Cronin v. Gager-Crawford Co.

Decision Date10 April 1942
Citation128 Conn. 688,25 A.2d 652
CourtConnecticut Supreme Court
PartiesCRONIN et al. v. GAGER-CRAWFORD CO. et al.

Appeal from Superior Court, New London County; Dickinson, Judge.

Action by Elizabeth A. Cronin and others against the Gager-Crawford Company, mortgagor, Sarah Crawford, second mortgagee, and others, to foreclose a mortgage brought to the Superior Court, where upon motion by second mortgagee a judgment of foreclosure by sale was rendered.
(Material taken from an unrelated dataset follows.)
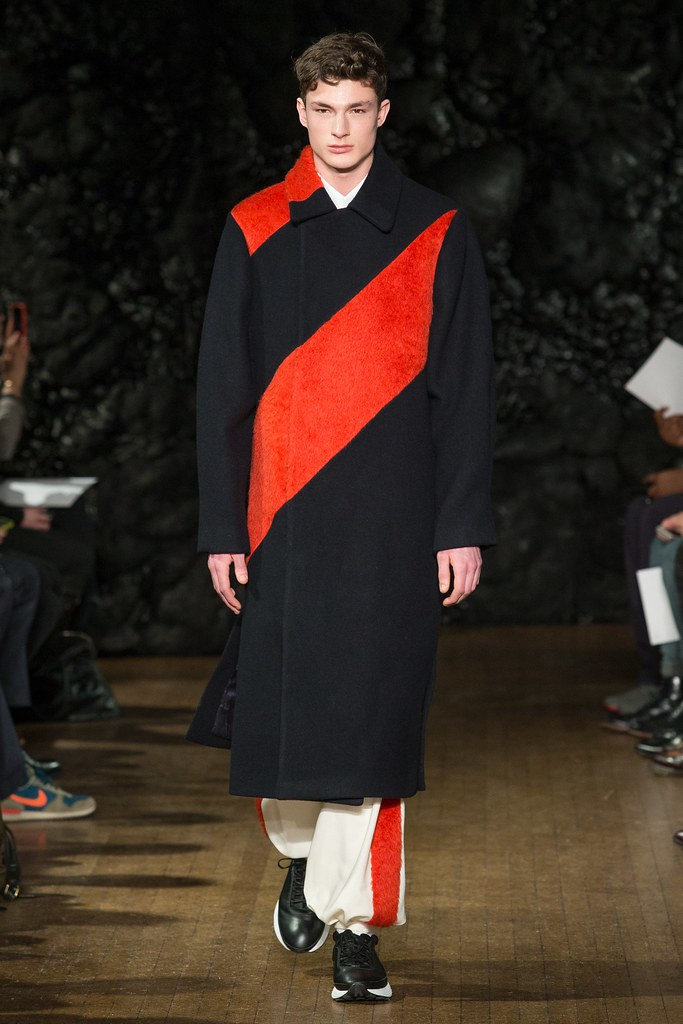 FW14 London Xander Zhou004_Duncan Proctor(VOGUE)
From a judgment after sale disallowing plaintiffs' claim for deficiency judgment and an order for distribution of funds in hands of receiver of rents, plaintiffs appeal.

Error and case remanded with directions.

See, also, 128 Conn. 401, 23 A.2d 149. Before MALTBIE, C. J, and AVERY, BROWN, JENNINGS, and ELLS, JJ.
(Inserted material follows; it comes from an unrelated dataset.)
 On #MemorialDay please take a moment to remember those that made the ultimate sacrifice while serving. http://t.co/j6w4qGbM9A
J. Rodney Smith, of New London, for appellants.

Francis F. McGuire, of New London, for appellee.

BROWN, Judge.

In this action of foreclosure the court, on April 25, 1941, rendered judgment for the plaintiffs for $45,845.89 against the named defendant as mortgagor, and, upon the motion of the defendant Sarah Crawford, second mortgagee, for a foreclosure by sale. Pursuant to the judgment the mortgaged premises, consisting of real estate in New London, were appraised at $57,000 on June 2, 1941, and were sold to the plaintiffs for $45,000 on June 18, 1941. On September 26, 1941, the court accepted the committee's report of the sale, and the plaintiffs claimed a deficiency judgment. On September 30, 1941, the court by its supplemental judgment approved the reports of the appraisers and of the committee, found the total debt as of that date to be $47,275.90, and disallowed the plaintiffs' claim for a deficiency judgment in the amount of $2,275.90. On October 3, 1941, the court ordered the receiver of rents to pay to the named defendant $865.03, the net balance in his hands as of June 18, 1941, and to the plaintiffs $770.93, the net amount collected by him subsequent to that date. The plaintiffs have appealed from the denial of their claim for a deficiency judgment, and from this order directing the distribution of the net rentals other than on account of a deficiency judgment in their favor.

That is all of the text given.